BY RYAN MAURO Tue, March 15, 2016

Obama Says Islam Needs Modernist Reformation

While Obama's statements about a modernist reformation are certainly welcome, the right goal can only be achieved with the right strategy.

For the first time, President Obama said that Islam needs a modernist reformation. This is what was missing from his speech at a Maryland mosque (see video below) on February 3, which presented a critical opportunity where Obama could have had his "tear down this wall" moment.

In a comprehensive interview with Jeffrey Goldberg, Obama referred to his speech in Cairo at Al-Azhar University in 2009, saying:

"I was hoping that my speech could trigger a discussion, could create space for Muslims to address the real problems they are confronting—problems of governance, and the fact that some currents of Islam have not gone through a reformation that would help people adapt their religious doctrines to modernity."

Obama also said, "There is a need for Islam as a whole to challenge that interpretation of Islam, to isolate it, and to undergo a vigorous discussion within their community about how Islam works as part of a peaceful, modern society."
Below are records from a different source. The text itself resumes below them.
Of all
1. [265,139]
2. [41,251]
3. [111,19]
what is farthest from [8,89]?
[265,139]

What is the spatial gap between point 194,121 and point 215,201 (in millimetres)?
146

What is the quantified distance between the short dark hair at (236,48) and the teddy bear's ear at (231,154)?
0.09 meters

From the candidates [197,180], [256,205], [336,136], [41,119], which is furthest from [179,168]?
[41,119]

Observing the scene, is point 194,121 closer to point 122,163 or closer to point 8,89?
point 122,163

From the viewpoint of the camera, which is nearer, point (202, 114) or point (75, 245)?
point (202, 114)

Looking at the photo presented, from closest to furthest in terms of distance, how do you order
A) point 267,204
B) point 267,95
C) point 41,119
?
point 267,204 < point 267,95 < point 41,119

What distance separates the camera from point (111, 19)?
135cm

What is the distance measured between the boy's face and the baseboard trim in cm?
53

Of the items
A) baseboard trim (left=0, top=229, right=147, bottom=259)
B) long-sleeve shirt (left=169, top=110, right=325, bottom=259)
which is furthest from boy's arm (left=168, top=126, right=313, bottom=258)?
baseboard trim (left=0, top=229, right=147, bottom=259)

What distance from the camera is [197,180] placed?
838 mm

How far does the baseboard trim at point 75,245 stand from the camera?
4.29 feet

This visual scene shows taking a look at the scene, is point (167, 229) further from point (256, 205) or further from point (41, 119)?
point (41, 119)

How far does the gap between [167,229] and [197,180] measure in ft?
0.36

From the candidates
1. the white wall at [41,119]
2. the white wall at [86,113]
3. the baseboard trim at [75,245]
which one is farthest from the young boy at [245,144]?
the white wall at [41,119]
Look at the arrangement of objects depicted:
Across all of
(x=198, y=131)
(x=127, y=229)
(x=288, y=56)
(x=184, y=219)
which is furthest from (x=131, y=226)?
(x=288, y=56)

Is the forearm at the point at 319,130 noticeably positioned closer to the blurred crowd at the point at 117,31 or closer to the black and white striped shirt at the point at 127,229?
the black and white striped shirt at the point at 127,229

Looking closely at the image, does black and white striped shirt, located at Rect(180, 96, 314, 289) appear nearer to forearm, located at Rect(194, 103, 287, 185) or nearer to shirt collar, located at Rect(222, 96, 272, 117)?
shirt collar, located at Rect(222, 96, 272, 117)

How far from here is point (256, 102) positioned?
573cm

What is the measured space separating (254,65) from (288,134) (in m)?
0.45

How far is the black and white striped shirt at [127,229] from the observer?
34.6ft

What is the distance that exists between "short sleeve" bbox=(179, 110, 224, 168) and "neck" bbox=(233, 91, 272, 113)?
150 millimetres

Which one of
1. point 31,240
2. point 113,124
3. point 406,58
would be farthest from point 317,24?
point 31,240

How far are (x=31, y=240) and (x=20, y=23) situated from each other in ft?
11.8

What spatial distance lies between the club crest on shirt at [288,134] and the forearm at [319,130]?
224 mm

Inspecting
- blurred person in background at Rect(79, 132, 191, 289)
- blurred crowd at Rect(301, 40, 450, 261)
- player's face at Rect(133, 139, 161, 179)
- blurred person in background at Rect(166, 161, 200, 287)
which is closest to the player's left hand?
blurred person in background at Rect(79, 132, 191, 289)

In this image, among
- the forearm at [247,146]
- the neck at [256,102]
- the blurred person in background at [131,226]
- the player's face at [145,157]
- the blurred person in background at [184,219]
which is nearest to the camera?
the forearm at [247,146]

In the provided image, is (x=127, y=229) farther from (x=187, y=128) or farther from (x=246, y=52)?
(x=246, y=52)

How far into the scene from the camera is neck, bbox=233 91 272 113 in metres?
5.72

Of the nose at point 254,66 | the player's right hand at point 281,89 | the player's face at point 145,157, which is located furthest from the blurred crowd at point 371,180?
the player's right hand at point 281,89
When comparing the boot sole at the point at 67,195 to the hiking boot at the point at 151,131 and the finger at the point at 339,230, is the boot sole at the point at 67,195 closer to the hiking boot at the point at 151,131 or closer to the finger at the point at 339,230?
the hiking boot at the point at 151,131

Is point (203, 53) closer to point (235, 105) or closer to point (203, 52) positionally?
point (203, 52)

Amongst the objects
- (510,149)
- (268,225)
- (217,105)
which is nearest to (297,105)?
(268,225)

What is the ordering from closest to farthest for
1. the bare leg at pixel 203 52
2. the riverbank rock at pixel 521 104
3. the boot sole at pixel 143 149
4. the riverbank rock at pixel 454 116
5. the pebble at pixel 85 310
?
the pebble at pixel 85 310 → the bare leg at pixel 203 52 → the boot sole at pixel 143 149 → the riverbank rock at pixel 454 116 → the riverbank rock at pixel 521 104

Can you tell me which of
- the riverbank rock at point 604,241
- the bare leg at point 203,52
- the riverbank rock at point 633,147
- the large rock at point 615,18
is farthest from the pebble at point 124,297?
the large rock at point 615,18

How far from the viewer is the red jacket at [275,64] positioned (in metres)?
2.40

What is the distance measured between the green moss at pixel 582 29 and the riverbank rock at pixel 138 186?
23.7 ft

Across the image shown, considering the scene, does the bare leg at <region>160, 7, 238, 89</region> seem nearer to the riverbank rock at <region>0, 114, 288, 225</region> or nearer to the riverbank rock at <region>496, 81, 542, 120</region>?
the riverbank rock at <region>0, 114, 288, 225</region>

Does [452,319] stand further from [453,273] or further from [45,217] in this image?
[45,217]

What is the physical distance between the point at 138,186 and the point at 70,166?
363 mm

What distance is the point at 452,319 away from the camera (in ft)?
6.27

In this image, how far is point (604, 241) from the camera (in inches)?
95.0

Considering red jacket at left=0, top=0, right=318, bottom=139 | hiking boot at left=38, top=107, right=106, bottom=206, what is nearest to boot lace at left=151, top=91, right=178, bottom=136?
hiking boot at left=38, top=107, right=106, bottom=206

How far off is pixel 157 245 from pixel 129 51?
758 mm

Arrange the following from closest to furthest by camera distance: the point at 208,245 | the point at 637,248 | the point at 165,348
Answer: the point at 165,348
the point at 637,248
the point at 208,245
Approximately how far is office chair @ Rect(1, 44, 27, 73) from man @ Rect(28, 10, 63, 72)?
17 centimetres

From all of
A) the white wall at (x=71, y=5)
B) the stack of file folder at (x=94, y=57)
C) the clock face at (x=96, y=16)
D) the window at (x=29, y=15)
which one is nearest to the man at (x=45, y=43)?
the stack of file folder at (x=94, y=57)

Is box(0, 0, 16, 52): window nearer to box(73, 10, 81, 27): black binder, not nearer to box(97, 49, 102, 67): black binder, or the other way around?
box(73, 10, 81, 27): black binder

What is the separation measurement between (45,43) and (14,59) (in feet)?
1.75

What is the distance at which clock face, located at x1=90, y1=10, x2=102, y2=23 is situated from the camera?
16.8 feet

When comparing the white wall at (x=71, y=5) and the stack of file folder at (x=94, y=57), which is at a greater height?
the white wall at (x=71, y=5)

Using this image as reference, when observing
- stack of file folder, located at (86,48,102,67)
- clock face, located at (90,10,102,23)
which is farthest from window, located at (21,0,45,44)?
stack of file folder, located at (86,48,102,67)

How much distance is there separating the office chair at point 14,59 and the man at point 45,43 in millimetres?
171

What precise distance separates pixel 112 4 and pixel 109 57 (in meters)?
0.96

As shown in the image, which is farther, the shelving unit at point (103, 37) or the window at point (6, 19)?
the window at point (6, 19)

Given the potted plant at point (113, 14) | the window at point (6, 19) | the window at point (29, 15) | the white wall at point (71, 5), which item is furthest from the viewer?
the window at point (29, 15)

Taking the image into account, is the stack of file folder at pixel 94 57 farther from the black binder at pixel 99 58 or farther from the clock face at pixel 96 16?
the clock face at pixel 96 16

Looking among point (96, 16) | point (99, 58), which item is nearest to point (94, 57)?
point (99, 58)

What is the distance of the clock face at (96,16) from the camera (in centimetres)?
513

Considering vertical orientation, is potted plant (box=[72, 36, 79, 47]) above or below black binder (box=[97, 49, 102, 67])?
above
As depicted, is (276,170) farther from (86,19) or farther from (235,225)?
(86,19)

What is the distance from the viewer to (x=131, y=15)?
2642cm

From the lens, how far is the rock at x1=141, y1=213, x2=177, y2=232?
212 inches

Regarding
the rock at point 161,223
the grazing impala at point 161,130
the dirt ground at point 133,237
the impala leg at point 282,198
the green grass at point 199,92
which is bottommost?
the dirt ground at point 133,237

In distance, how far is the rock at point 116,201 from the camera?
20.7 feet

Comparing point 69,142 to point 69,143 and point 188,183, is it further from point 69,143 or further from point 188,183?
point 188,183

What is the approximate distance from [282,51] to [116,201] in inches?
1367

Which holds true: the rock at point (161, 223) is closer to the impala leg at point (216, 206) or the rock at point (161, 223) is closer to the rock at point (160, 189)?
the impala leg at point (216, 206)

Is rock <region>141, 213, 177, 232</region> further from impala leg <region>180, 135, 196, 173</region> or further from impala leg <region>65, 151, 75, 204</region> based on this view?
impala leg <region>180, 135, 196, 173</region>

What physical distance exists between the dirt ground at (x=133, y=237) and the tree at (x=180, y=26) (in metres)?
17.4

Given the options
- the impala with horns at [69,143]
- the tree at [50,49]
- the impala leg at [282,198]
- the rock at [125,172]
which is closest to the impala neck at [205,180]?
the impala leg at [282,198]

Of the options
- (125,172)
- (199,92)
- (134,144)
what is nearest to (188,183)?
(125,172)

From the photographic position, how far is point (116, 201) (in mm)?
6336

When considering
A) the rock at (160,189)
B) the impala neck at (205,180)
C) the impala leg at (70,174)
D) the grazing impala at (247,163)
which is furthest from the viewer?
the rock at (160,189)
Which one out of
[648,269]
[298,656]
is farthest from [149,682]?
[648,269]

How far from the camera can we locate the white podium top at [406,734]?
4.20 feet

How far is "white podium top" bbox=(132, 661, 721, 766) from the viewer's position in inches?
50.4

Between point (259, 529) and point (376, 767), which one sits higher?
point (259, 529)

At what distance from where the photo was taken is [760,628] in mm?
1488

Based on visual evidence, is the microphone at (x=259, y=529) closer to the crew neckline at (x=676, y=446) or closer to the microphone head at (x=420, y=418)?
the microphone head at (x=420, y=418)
The Cairo speech was written to chip away at two boulders standing in the way of such a reformation, he explained: The scapegoating of Israel, which serves to distract Muslims from self-reflection and concerns about wholesale negative impressions of Muslims.

"I do not persuade peaceful, tolerant Muslims to engage in that debate if I'm not sensitive to their concern that they are being tagged with a broad brush," Obama argued.

Here, a word of caution is due: Not every "reformation" is equal. As Raymond Ibrahim explains, the hardline Islamic movements that President Obama wants swept away actually are a reformation movement. In fact, Muslim Brotherhood founder Hassan al-Banna and "Wahhabism" founder Muhammad ibn Abd al-Wahhab styled their movements as "reformist."

President Obama's qualifier of a modernist reformation is helpful in guarding against these types of reformers. But again, another word of caution: Democratic elections are not necessarily the engines of this modernist reformation, since Islamist movements like the Muslim Brotherhood participate in them.

One interesting point in the interview is when Jeffrey Goldberg reflects on President Obama's early closeness to the democratically-elected Islamist leader of Turkey, Recep Tayyip Erdogan (who was then prime minister and is now president of Turkey).

Goldberg writes that Obama now "considers him a failure and an authoritarian." Obama's mistaken hope in Erdogan and his deceitful "moderate Islamism" should be a hard-earned lesson.

An equally surprising part of the interview is when Goldberg explains how President Obama has noticed Indonesia "move from a relaxed, syncretistic Islam to a more fundamentalist, unforgiving interpretation" (Goldberg's words). Obama saw the proliferation of the hijab in Indonesia as indicative of this trend he is concerned about and for which he largely blames Saudi Arabia and other Gulf states.

Obama's statements about the need for an Islamic modernist reformation are certainly welcome, but the right goal can only be achieved with the right strategy.

Similarly, the right reformation can only be achieved with the right reformers. And we have no reason to believe that the current administration has picked them, much less come up with a strategy to empower them.